BetMGM Hit With $100K Fine by Pennsylvania Regulators


The Pennsylvania Gaming Control Board has hit BetMGM with a $100,000 fine after finding that the operator failed to maintain adequate identity verification controls across its online platforms. Regulators concluded that these gaps allowed organised fraud to run unchecked for months, in some cases years, before being identified and shut down.
The penalty was finalised through a consent agreement between BetMGM and the Board. At its core, the action centres on the operator’s failure to implement sufficient Know Your Customer procedures, which gave bad actors the access they needed to exploit its platforms at scale.
Four Fraud Rings, Thousands of Fake Accounts
Investigators identified four separate fraud operations running across BetMGM and Borgata platforms. Each ring operated for an extended period, creating accounts using stolen identities and funding them through fraudulently obtained payment methods.
The first operation ran for approximately 25 months before being shut down in January 2024. It produced 1,567 fraudulent accounts and generated $229,580 in wagers. The second was active for around 34 months through November 2024, using 34 accounts to produce over $14,598 in betting activity.
The third ring operated for 29 months until November 2023, creating 119 accounts responsible for $895,092 in wagers. The fourth was active for 19 months until December 2023, with 304 accounts generating $867,910 in betting volume. Across all four operations, total fraudulent wagering exceeded $2 million.
Regulators found that BetMGM’s systems allowed repeated account access and activity without proper identity validation. The scale and duration of each ring reflected how long these gaps went unaddressed.
Weak KYC Controls at the Centre of the Case
KYC procedures exist to confirm that users are who they claim to be. When those checks fail, platforms become vulnerable to exactly this kind of coordinated abuse. In BetMGM’s case, the failure was not a one-off incident. Four distinct rings operated across two platforms over periods ranging from 19 to 34 months.
Regulators determined that BetMGM lacked the verification controls needed to detect and block fraudulent account creation. Stolen personal information passed through the system without triggering adequate checks. The operator did not contest the Board’s findings as part of the consent agreement.
BetMGM closed the affected accounts following the investigation, conducted internal reviews, and examined its operational systems. The company declined to comment on the fine issued in Pennsylvania.
Additional Enforcement Actions From the Board
The same meeting covered more than BetMGM. Regulators added 16 people to various involuntary exclusion lists, bringing the total to 1,515 individuals.
Four of those cases involved adults who left minors unattended in vehicles while they gambled. Incidents took place at Hollywood Casino York, Rivers Casino Philadelphia, and Parx Casino, with children left alone for periods ranging from 17 minutes to over an hour. The Board reiterated that this behaviour creates unsafe conditions for minors and violates state rules.
The remaining individuals were placed on exclusion lists for separate gambling-related violations.

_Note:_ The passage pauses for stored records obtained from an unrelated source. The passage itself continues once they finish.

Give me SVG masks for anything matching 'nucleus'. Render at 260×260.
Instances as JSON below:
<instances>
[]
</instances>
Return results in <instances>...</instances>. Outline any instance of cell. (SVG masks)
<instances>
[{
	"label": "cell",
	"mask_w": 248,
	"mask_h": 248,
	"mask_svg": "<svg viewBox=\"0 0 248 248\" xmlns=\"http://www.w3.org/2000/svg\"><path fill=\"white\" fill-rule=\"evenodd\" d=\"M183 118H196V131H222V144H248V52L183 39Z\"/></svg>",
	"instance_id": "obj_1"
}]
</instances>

A Pattern of Compliance Failures for BetMGM
This is not the first time BetMGM acquires a fine in Pennsylvania. Earlier this year, the operator faced a separate $260,905 penalty for allowing self-excluded players to gamble between 2021 and 2023. That action addressed a different compliance gap but pointed to the same underlying issues around player verification and account monitoring.
Outside Pennsylvania, regulators in Massachusetts fined the company for offering restricted betting markets, including a college player prop wager and bets tied to UFC events. Authorities in that state are also reviewing claims that promotional emails went out to individuals below the legal gambling age.
Taken together, these actions point to an operator managing compliance reactively rather than getting ahead of it. Each fine resolves a specific incident, but the accumulation across multiple states and multiple categories raises questions about whether structural changes are keeping pace with regulatory expectations.
The Pennsylvania Gaming Control Board holds its next public meeting on April 29, 2026 in Harrisburg, where further regulatory matters may be addressed.